Beberapa masalah yang dihadapi oleh pelaku budidaya lele di antaranya biaya produksi yang cukup mahal, angka kematian tinggi, proses perawatan tidak efisien, dan kurangnya daya tahan lele pada perubahan cuaca. Kini mereka berinisiatif menerapkan inovasi dalam budidaya pembenihan ikan lele.

Nama Inovasi Pembenihan Ikan Lele
Pengelola Pemerintah Desa Sasagaran
Lokasi/alamat Desa Sasagaran, Kecamatan Kebonpedes, Kabupaten Sukabumi, Jawa Barat
Kontak Person Ihsan Fauzi (Sekretaris Desa Sasagaran)
Telepon +62 857-2162-0664

Dukungan pemerintah desa pada peternak lele merupakan upaya serius desa dalam pengembangan produk unggulan desa dalam bidang perikanan jenis ikan lele.

Adapun proses inovasi dalam budidaya pembenihan lele yang dilakukan dengan langkah sebagai berikut :

  1. Pada 2016, Pemerintah Desa Sasagaran menggelar pelatihan budidaya ikan lele
  2. Hasil dari pelatihan dikembangkan dan diterapkan pada budidaya lele
  3. Prosesnya dimulai dengan penyimpanan telor ke kolam penetasan dengan diberikan air setinggi 15 cm
  4. Usia larva 3 hari diberi makan cacing sutra sapai usia 11 hari
  5. Pemberian pakan pabrik dari usia 12 samapi 18 hari
  6. Disortir dan dipindahkan ke kolan pendederan yang sudah diberi campuran dolomit dan rebusan air daun pepaya dengan ketinggian air minimal 30 cm – 35 cm.
  7. Usia 1 bulan disortir kembali dan ditambah ketinggian air sampai 40-45 cm.
  8. Pada satu minggu kemudian siap panen dengan ukuran ikan 5-8 cm dan siap dilakukan pembesaran.

Hasilnya, setelah dilakukan cara dan tahapan ini dalam satu bulan panen telah meningkat menjadi 70 ribu sampai 100 ribu ekor.
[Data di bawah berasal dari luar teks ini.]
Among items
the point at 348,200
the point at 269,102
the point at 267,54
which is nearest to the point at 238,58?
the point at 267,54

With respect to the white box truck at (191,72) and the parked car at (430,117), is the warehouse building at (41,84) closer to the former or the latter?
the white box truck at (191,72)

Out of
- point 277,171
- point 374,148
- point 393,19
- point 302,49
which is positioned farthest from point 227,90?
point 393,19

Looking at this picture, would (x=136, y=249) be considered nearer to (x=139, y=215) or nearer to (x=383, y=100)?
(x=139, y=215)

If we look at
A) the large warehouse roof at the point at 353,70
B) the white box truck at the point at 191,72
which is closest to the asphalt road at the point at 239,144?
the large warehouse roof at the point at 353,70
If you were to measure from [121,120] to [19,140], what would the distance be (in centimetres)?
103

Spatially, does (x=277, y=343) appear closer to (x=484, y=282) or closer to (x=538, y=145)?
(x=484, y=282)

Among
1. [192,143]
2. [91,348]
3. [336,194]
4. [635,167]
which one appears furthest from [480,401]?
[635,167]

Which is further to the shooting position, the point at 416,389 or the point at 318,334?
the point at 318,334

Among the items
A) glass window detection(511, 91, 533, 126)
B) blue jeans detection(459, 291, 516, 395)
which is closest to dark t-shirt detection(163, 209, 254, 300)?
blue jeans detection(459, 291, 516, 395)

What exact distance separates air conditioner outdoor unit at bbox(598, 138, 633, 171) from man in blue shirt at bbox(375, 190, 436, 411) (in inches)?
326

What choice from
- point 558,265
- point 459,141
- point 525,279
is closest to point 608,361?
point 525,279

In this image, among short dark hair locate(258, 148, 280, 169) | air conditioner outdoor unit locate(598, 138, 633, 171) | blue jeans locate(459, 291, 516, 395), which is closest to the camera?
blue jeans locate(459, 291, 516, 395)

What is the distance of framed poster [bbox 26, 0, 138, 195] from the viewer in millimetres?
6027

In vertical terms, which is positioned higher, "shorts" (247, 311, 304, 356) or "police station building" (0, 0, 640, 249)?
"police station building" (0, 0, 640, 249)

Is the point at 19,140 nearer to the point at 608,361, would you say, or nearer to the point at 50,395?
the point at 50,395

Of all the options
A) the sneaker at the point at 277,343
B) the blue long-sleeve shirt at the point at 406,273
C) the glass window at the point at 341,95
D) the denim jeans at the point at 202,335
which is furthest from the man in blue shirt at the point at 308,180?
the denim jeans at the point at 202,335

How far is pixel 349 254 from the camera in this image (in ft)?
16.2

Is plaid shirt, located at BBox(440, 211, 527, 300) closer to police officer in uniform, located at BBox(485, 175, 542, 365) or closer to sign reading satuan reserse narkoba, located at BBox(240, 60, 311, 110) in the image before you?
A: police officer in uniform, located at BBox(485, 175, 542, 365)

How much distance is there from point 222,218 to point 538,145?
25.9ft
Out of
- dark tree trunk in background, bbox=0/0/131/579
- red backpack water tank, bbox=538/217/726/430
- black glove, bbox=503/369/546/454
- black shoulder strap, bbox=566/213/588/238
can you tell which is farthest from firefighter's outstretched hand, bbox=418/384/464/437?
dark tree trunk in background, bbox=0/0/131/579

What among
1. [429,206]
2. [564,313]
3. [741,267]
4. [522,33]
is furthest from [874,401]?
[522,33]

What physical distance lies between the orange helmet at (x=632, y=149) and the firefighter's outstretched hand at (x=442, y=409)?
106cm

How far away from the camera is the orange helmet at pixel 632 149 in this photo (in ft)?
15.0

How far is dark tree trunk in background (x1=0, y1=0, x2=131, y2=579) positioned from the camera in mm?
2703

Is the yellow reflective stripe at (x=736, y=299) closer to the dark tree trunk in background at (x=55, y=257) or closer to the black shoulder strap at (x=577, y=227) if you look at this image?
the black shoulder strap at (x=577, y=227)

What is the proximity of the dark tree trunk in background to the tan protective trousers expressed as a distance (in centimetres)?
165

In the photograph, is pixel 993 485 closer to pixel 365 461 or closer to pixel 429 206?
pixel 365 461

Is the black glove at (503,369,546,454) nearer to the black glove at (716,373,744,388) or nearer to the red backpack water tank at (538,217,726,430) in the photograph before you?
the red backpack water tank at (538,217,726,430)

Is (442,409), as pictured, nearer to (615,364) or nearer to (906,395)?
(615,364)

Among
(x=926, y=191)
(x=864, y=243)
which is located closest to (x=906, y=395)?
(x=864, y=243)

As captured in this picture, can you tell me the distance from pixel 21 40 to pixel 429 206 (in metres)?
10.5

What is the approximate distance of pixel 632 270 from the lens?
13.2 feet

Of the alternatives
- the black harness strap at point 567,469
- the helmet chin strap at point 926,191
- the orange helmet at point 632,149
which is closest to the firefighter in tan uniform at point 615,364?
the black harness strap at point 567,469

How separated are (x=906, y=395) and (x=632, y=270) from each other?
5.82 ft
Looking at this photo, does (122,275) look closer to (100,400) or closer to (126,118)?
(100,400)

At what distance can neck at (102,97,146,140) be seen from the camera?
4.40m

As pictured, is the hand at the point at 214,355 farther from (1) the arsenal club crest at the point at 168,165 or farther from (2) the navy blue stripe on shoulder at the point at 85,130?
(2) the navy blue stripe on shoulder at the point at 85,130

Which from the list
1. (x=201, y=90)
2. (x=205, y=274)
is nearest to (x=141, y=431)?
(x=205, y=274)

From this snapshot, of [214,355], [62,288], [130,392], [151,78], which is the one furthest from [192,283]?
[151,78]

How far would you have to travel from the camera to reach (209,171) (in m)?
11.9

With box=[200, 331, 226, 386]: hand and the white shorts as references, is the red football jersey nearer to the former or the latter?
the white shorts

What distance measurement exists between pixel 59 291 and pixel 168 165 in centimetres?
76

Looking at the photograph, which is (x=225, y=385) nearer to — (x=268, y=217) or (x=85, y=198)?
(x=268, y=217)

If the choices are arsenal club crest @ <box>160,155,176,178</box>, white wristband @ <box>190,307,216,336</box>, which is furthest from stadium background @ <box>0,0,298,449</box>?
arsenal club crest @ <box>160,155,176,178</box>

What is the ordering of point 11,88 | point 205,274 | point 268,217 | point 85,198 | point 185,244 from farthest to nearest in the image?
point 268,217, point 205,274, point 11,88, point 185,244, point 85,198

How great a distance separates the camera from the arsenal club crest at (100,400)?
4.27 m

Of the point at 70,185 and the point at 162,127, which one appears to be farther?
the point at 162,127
Kemudian dalam satu tahun terakhir dimana sebelumnya kelompok Bakter Farm ini hanya memiliki 24 kolam telah bertambah menjadi 40 kolam.

Pada tahap selanjutnya diperlukan penambahan kolam untuk peningkatan siklus produksi dan pemerintah desa melalui Bum Desa dapat melakukan investasi untuk pengembangan usaha ini atau mengambil pemasaran produk unggulan desa ini sehingga produk unggulan desa ini sehingga dapat menjangkau pasar yang lebih luas dan mendorong percepatan peningkatan perekonomian desa.